* _WRITTEN PROBLEM_
In the extract on class certification under the FLSA below, what happens to the opt-in plaintiffs if the court finds the claimants are not similarly situated?

Although the court in Mooney was faced with an ADEA claim, Mooney is nonetheless applicable to preliminary certification of FLSA claims. Because the ADEA expressly incorporates Section 16(b) of the FLSA, the law regarding certification under both acts is interchangeable. Mooney, 54 F.3d at 1212.

The mechanics of the two-stage analysis, as elaborated by the court in Mooney, are as follows:

The first determination is made at the so-called `notice stage.' At the notice stage, the district court makes a decision — usually based only on the pleadings and any affidavits which have been submitted — whether notice of the action should be given to potential class members.
Because the court has minimal evidence, this determination is made using a fairly lenient standard and typically results in `conditional certification' of a representative class. If the district court `conditionally certifies' the class, putative class members are given notice and the opportunity to `opt-in.' The action proceeds as a representative action throughout discovery.
The second determination is typically precipitated by a motion for "decertification" by the defendant usually filed after discovery is largely complete and the matter is ready for trial. At this stage, the court has much more information on which to base its decision, and makes a factual determination on the similarly situated question. If the claimants are similarly situated, the district court allows the representative action to proceed to trial. If the claimants are not similarly situated, the district court decertifies the class, and the opt-in plaintiffs are dismissed without prejudice. The class representatives — i.e. the original plaintiffs — proceed to trial on their individual claims.
Id. at 1213-14 (footnotes omitted). In the notice stage, representative plaintiffs must substantially allege that they and putative class members were similarly situated as to their job requirements and pay provision. Aguilar v. Complete Landsculpture, Inc., No. Civ. A. 3:04CV0766D; 2004 WL 2293842, at *2 (N.D. Tex. Oct. 7, 2004). The employment circumstances need not be identical, only similar. Grayson v. K Mart Corp., 79 F.3d 1086, 1096 (11th Cir. 1996). To justify conditional certification, there must be "some factual nexus which binds the named plaintiffs and the potential class members together as victims of a particularly alleged policy or practice." Villataro v. Kim Son Rest., L.P., 286 F.Supp.2d 807, 810 (S.D. Tex. 2003) (citations and brackets omitted).

* _MATERIAL SHOWN_

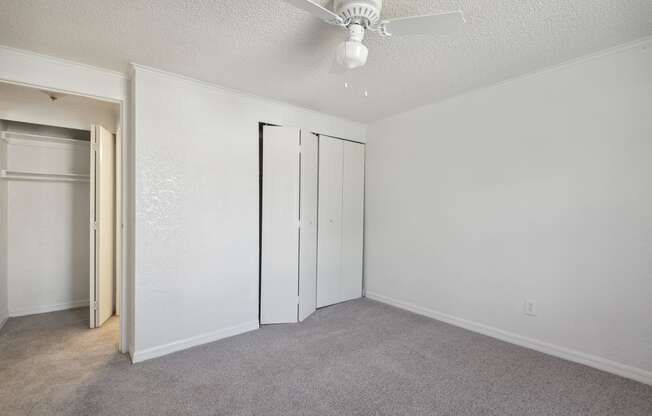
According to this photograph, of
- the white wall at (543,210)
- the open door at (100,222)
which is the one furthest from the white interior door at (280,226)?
the open door at (100,222)

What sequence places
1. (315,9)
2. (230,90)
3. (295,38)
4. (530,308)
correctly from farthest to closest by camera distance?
1. (230,90)
2. (530,308)
3. (295,38)
4. (315,9)

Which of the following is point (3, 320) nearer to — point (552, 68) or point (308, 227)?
point (308, 227)

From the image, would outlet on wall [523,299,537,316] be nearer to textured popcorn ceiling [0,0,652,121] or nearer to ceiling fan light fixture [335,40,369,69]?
textured popcorn ceiling [0,0,652,121]

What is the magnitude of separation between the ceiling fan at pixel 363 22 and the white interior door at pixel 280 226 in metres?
1.62

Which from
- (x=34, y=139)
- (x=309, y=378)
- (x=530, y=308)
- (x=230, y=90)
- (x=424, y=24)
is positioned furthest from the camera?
(x=34, y=139)

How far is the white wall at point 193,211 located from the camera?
2471 millimetres

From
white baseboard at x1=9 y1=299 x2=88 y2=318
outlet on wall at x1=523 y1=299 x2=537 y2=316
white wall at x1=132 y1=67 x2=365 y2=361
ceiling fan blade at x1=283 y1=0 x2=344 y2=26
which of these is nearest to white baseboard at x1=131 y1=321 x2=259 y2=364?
white wall at x1=132 y1=67 x2=365 y2=361

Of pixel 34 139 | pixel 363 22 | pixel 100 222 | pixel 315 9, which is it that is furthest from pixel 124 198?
pixel 363 22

* _EXERCISE RESULT_
The district court decertifies the class, and the opt-in plaintiffs are dismissed without prejudice.